Puchar Polski to ciekawa impreza, w której może wystartować każdy piłkarski zespół i walczyć o to trofeum z drużynami z całego kraju. My swą przygodę rozpoczynamy w okręgu warszawskim i na początek przyszło nam zagrać w Kampinosie. Na pół godziny przed meczem zastał nas dość zaskakujący obraz, bo skoszona trawa była dopiero zbierana z boiska, ale jakby nie patrzeć warunki dla wszystkich były równe. Może to trochę przerosło sędziego tego spotkania, ale nie każdy musi mieć udany dzień. Od początku meczu warunki gry były trudne. Mocno padało, a oba zespoły, mając to na uwadze, starały się przedostać pod bramkę przeciwnika najprostszymi metodami. Ciężko było o jakieś klarowne sytuacje, ale w końcu szczęście się do nas uśmiechnęło.
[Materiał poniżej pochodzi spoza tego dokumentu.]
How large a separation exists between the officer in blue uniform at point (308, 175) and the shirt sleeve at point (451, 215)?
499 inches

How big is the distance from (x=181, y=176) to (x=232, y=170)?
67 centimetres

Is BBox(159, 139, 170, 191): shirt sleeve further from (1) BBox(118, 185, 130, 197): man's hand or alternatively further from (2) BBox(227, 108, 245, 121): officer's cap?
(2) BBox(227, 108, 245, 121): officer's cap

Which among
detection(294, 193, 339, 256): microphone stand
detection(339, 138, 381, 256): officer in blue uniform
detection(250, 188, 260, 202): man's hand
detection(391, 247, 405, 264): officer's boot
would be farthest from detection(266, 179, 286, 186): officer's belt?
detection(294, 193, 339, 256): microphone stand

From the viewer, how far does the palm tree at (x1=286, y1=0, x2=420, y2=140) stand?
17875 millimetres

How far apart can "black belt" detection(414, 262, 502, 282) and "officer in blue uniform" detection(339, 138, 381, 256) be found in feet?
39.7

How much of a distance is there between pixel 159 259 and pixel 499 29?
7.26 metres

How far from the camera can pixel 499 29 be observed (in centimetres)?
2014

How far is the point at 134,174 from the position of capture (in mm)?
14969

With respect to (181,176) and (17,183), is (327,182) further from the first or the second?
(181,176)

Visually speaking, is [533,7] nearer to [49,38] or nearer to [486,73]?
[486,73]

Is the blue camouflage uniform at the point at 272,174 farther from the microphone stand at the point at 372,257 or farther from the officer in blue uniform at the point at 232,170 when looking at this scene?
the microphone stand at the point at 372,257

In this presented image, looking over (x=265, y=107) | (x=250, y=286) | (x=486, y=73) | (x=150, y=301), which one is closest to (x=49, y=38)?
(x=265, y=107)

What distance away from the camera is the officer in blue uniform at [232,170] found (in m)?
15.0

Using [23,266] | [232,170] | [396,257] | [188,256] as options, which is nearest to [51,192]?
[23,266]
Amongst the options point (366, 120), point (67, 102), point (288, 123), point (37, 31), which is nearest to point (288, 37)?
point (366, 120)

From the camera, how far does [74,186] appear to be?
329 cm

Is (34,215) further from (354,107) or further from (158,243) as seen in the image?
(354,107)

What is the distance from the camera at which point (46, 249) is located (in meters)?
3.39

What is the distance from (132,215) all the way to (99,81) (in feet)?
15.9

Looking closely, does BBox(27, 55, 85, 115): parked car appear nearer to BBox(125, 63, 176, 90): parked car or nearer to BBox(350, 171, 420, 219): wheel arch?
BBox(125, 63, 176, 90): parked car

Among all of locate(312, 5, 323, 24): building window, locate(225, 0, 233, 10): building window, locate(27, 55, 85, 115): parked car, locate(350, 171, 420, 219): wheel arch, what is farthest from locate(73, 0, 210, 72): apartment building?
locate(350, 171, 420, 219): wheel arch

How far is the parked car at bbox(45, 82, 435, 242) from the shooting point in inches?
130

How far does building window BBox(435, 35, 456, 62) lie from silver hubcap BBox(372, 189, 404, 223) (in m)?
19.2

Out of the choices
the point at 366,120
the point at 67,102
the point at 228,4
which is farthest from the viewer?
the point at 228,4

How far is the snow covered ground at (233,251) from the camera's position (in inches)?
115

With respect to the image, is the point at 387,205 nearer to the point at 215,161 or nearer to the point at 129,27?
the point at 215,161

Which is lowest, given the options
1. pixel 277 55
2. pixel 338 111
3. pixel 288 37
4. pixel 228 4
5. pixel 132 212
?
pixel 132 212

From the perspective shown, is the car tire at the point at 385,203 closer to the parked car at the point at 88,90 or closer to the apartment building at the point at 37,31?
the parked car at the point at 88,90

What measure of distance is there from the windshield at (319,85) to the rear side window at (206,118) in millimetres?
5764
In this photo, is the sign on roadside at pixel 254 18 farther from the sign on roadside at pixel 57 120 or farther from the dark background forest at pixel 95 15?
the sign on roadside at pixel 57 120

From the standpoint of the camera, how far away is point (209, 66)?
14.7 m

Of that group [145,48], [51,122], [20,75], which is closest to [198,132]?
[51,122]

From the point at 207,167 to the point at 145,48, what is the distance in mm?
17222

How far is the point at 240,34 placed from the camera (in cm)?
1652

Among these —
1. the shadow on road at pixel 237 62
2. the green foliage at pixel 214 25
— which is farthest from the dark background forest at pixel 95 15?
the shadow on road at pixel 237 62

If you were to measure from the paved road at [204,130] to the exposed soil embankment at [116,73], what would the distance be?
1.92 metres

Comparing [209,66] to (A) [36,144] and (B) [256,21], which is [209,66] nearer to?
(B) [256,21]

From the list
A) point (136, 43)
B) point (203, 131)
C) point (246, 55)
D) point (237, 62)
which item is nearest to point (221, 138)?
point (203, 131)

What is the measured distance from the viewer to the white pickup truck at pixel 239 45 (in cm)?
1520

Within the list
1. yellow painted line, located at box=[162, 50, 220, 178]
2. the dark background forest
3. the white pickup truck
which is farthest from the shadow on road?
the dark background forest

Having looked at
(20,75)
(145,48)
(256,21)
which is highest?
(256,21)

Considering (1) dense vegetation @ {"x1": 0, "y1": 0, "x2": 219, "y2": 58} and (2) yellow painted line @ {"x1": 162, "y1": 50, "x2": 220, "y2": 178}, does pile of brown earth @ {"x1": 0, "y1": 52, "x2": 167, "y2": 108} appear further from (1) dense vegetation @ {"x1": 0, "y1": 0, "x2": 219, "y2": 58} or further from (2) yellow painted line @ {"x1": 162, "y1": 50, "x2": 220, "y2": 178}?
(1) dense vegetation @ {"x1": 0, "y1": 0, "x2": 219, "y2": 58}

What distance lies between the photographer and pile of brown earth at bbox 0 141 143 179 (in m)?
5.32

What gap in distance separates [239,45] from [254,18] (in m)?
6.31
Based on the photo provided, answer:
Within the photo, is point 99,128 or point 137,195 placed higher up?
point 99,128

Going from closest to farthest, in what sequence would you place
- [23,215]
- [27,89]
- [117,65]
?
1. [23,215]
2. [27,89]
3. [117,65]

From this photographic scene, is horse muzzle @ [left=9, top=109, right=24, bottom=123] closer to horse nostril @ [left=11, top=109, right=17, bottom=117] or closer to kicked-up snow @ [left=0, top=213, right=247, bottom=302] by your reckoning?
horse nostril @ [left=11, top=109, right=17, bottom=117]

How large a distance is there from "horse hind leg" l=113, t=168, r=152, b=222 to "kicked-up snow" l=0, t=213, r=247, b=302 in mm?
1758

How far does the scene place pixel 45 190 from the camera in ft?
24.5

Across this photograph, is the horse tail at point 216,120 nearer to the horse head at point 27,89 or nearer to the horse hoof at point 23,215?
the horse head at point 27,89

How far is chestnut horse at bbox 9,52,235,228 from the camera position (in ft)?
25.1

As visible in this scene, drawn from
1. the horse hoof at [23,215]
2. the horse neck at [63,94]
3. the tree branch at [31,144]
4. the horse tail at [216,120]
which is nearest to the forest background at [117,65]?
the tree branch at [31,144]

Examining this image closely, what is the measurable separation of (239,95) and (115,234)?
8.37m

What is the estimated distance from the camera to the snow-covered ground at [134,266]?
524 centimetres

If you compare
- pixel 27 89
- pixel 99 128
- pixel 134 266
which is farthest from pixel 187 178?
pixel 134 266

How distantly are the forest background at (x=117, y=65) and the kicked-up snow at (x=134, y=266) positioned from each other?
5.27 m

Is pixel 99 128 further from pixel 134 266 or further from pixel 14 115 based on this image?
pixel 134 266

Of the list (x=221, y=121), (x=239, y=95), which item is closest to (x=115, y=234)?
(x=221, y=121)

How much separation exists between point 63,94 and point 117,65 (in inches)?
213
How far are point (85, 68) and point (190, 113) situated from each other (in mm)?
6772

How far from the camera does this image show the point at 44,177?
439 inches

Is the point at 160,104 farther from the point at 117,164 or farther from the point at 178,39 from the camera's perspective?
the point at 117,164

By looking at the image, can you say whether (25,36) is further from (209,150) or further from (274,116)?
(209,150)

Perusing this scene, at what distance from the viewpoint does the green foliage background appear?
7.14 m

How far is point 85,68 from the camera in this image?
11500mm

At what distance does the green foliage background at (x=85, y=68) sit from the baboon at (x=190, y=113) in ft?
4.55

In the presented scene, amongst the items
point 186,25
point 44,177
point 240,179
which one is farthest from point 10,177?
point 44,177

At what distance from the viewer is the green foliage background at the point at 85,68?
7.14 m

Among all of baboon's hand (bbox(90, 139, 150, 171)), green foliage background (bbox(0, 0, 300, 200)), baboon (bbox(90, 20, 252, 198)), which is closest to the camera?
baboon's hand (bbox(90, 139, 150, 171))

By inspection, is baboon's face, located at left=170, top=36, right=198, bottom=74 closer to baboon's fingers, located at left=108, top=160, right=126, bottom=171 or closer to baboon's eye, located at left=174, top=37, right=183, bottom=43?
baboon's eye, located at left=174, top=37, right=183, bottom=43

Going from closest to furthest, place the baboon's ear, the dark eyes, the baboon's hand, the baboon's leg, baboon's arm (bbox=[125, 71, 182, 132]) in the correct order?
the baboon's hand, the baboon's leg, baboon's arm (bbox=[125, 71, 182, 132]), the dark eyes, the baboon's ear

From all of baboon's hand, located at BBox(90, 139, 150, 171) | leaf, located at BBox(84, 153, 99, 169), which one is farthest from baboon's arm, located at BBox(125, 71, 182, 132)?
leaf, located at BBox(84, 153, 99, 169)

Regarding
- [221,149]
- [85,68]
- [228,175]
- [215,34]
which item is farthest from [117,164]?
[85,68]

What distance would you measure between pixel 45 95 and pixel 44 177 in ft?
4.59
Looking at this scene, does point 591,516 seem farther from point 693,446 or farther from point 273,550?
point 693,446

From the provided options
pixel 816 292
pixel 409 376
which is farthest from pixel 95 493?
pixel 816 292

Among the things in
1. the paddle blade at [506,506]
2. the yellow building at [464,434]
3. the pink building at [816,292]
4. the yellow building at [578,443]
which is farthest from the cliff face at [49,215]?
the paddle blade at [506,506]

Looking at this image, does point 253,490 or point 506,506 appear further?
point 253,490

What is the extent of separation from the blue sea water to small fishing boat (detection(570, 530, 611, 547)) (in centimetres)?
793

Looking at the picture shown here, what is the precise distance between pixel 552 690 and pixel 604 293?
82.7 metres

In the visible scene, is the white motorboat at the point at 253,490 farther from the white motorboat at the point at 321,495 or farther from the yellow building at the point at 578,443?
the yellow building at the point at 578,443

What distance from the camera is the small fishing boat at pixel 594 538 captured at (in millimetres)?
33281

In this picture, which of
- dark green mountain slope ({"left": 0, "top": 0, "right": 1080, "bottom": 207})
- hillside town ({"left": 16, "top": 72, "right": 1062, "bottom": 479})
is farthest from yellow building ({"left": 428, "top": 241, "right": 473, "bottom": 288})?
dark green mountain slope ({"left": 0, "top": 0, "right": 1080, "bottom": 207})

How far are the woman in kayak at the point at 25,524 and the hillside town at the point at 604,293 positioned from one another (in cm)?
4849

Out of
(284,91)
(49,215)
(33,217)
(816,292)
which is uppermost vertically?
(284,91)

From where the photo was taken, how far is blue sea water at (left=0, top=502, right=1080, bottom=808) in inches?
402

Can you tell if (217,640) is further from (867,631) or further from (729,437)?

Niezbyt mocno, ale za to celnie, z dystansu uderzył Piotr Kamiński i wyprowadził nas na prowadzenie. Od tego momentu założyliśmy sobie, żeby nie stracić bramki i w miarę możliwości coś jeszcze strzelić. Druga z tych czynności udała się jeszcze w pierwszej połowie. Artur Rogala ściągnął na siebie obrońców i dograł do niepilnowanego „Kamyka”, a ten nie miał problemu ze strzałem na 2:0. Po przerwie kontrolowaliśmy boiskowe wydarzenia i czyhaliśmy na kolejne bramki. Jak się okazało, jeszcze tylko raz udało się pokonać broniącego na bramce Orła – Jerzego Podbrożnego. Do dośrodkowania doszedł Adam Barcikowski i strzałem głową ustalił wynik meczu. Tym sposobem awansowaliśmy do kolejnej rundy, gdzie czeka na nas Zaborowianka Zaborów.
Wystąpiliśmy w składzie: Sebastian Grefkowicz, Karol Drązikowski (Paweł Zienkiewicz), Mariusz Mikulski, Dominik Popławski, Łukasz Pacholski, Kamil Marcinkowski, Michał Maciak (Jarosław Grefkowicz), Adam Barcikowski, Adrian Chałubek, Artur Rogala i Piotr Kamiński.
Karol, ukradles mi bramkę i zaliczyles ja rogalowi :P
Poprawione. Ja tej bramki nie widziałem więc polegałem na tym co usłyszałem. Mam nadzieję, że teraz Rogal się nie upomni o bramkę.